EDITOR’S NOTE: This is the first of several profiles of the people who make up the fabric of Denton. If you have a suggestion for someone to be featured in a profile, send us an e-mail at firstname.lastname@example.org.
Jan Kagarice is a musician and swimmer with a booming voice and big smile. The 20-year Denton resident has explored several disciplines and activities.
She is, among other things, a world-famous trombonist, a University of North Texas music professor, a prodigious swimming coach and a focal dystonia rehabilitator.
Kagarice grew up the daughter of a longtime East Coast Catholic family.
“I came down to Denton to go to the music school, majoring in trombone,” she said. “When I drove in, it was a really hot August day in 1984. I had all of my belongings in the back of a Honda Civic. There were dead locusts all over the street and dying grass. My first thought as I drove in on [U.S. Highway] 380 was ‘uh-oh, I gave up the mountains and the coast. What was I thinking?’”
While the climate shock has not completely worn off, the young musician soon came to deeply appreciate what Denton was all about.
“While I’m still not a fan of the landscape, I was shocked coming from the New England Conservatory to find such exceptionally gifted musicians at North Texas,” she said. “It was East Coast arrogance.
“It felt like a cowboy town at first, but what I like about Denton now is that it seems like it’s constantly reinventing itself. Denton is the new Austin.”

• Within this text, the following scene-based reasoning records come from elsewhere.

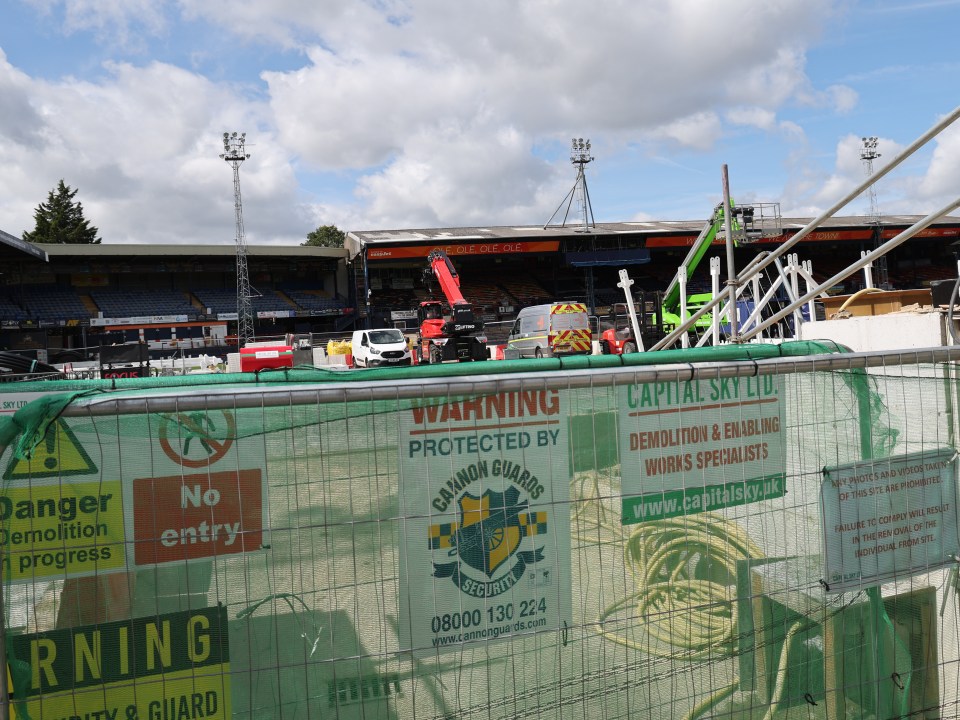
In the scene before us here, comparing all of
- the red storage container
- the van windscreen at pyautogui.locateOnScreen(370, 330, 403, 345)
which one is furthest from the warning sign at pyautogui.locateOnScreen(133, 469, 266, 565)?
the van windscreen at pyautogui.locateOnScreen(370, 330, 403, 345)

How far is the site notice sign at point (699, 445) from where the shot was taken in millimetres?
2998

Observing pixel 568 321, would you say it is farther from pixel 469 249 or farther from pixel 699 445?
pixel 469 249

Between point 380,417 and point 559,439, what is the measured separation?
0.67 metres

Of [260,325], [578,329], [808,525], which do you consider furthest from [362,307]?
[808,525]

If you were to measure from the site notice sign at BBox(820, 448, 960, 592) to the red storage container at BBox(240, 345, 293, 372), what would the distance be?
89.3 feet

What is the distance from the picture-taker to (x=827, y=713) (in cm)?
329

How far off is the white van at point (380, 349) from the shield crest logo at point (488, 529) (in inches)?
1141

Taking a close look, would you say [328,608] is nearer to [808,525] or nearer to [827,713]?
[808,525]

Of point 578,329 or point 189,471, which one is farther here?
point 578,329

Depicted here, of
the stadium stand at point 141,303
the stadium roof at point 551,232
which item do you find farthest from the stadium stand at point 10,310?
the stadium roof at point 551,232

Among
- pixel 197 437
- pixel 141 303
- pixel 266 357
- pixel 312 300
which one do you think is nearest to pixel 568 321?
pixel 266 357

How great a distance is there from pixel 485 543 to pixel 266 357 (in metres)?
27.9

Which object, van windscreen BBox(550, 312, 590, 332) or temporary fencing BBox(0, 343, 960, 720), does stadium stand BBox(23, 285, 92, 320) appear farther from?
temporary fencing BBox(0, 343, 960, 720)

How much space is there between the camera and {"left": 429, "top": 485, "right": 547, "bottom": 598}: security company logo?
275cm
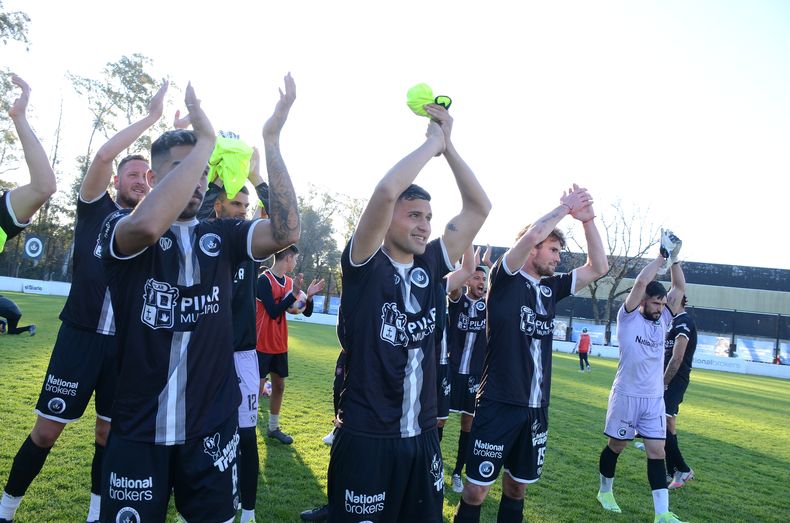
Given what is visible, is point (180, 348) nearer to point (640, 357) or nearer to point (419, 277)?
point (419, 277)

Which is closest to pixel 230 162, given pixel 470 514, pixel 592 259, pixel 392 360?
pixel 392 360

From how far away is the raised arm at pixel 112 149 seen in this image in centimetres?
352

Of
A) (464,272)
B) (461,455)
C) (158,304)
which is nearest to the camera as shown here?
(158,304)

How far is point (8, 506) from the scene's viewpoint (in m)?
4.17

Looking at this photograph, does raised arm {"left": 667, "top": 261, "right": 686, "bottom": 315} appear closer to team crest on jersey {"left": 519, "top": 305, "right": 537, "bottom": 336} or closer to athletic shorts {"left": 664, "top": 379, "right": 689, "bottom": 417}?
athletic shorts {"left": 664, "top": 379, "right": 689, "bottom": 417}

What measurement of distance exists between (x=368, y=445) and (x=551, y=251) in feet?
8.52

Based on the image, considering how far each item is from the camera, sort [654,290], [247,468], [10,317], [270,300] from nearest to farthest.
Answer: [247,468] < [654,290] < [270,300] < [10,317]

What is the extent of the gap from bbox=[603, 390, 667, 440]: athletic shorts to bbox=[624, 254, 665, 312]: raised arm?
1.08 meters

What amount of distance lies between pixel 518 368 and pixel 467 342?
2.86m

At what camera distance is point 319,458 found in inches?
280

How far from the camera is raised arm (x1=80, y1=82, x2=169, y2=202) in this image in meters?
3.52

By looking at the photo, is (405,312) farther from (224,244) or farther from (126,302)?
(126,302)

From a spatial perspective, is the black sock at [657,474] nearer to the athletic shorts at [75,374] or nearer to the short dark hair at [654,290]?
the short dark hair at [654,290]

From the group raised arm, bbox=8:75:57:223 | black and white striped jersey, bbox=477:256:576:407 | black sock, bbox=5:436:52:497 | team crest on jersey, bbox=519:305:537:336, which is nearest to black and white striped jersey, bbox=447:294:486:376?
black and white striped jersey, bbox=477:256:576:407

Kagarice came to study and teach music. But between touring the nation’s premiere orchestras and earning professorships in New York and Germany, she soon fell in love with the Montessori teaching philosophy. She began teaching kindergarten at several Denton schools, including the Community School and the Selwyn College Preparatory School.
“I don’t remember how I found Montessori,” she said. “I seriously have no idea about why I went to the training session. The very first night I went, I was sitting there thinking, ‘this is everything I believe in;’ it was frightening. Afterward, I explained my feelings to the woman leading the session, and she told me, ‘You’re a Montessori teacher. You just didn’t know what the name was.’”
This love of teaching continued in ways she never expected. After a successful stint at Selwyn, Kagarice focused on helping fellow musicians overcome focal dystonia, a neurological condition that causes involuntary muscle contractions, often derailing many a promising musician’s career.
She said her investigations into rehabilitating the disorder were a result of her own experience.
“It became difficult for me to play,” Kagarice said. “So I had to rethink my playing methodology. You combine that with the hope to make people play better and the Montessori philosophy, and it’s something I started doing.”
To date, she has helped more than 300 clients from all over the world.
All of these experiences have given Kagarice a clear understanding about her philosophy on teaching.
“It’s not about you the teacher, it’s about the students. That’s Montessori — the students show you the way,” she said. “It’s one of the difficult aspects of being a teacher. You have to give your heart and soul without ever wanting them to say thank you.”
While Kagarice may cringe when a student does say thank you, after so many years of service, it shouldn’t be unexpected.